Today, almost three decades after landing in Boston and having lived many lives in many cities since, I was naturalized as a citizen of the United States of America along with 916 other immigrants from 100 countries. The grand Gatsby art deco extravagance of Oakland’s Paramount Theatre of the Arts especially added to the awe and ambiance as teary-eyed I recited the Oath of Allegiance…“I hereby declare, on oath, that I absolutely and entirely renounce and abjure all allegiance and fidelity to any foreign prince, potentate, state or sovereignty, of whom or which I have heretofore been a subject or citizen; that I will support and defend the Constitution and laws of the United States of America against all enemies, foreign and domestic; that I will bear true faith and allegiance to the same; that I will bear arms on behalf of the United States when required by the law; that I will perform noncombatant service in the armed forces of the United States when required by the law; that I will perform work of national importance under civilian direction when required by the law; and that I take this obligation freely without any mental reservation or purpose of evasion; so help me God.”
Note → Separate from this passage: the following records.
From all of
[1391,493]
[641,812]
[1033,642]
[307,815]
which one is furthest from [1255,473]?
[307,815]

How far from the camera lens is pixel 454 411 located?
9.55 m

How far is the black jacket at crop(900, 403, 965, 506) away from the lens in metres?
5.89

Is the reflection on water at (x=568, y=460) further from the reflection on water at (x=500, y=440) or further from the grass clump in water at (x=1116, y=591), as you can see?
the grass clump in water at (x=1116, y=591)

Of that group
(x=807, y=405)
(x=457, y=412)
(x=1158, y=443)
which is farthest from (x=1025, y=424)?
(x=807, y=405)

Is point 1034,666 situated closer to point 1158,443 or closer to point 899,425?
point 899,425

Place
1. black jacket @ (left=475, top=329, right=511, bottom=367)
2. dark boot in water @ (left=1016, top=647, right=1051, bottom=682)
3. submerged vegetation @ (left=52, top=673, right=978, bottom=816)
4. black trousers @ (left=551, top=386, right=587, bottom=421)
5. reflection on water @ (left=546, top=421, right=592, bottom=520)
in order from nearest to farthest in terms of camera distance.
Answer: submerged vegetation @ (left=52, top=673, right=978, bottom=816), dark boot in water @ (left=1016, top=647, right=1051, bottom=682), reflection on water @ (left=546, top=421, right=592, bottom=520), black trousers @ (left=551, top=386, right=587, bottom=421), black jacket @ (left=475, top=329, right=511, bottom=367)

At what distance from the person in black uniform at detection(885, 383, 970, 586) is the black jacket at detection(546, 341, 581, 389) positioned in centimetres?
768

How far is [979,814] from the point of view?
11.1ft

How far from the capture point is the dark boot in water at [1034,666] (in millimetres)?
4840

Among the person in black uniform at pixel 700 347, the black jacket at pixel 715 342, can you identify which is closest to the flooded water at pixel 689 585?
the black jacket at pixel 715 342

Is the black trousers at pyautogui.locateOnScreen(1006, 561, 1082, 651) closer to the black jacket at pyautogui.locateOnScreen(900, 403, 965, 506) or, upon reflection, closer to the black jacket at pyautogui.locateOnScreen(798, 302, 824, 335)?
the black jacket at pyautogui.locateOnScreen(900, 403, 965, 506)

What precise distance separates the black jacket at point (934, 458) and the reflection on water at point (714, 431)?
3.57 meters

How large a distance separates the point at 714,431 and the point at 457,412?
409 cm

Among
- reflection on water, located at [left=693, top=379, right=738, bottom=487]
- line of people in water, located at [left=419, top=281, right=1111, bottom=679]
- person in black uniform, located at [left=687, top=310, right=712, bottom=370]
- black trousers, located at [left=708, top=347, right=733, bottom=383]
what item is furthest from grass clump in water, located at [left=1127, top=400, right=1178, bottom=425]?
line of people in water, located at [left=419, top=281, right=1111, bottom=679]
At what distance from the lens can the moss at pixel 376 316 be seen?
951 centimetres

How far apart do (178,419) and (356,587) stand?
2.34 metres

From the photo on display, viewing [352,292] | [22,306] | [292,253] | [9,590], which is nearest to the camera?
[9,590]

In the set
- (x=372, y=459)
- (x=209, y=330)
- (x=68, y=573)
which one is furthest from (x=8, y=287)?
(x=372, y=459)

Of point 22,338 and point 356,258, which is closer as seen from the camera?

Every immigrant has their own story and ambition. I may never truly know my father’s reason for bringing us to America though I have to believe it was moving enough to overcome inertia of leaving your home, country, and everything you know for the unknown you can only imagine. Perhaps it’s not much different from the intangible desire I have to chance a life at sea. Perhaps it’s simply the liberty to pursue a life of happiness.
There is a sense of bliss that has come with all of this…the way you may suddenly notice the absence of what was once subconsciously looming. I never fully acknowledged the possibility of being without a country but it has always been there, lingering, unresolved, looking over a shoulder.
Today, I am lighter and the feeling of freedom is as tactile as possibility of life beyond borders.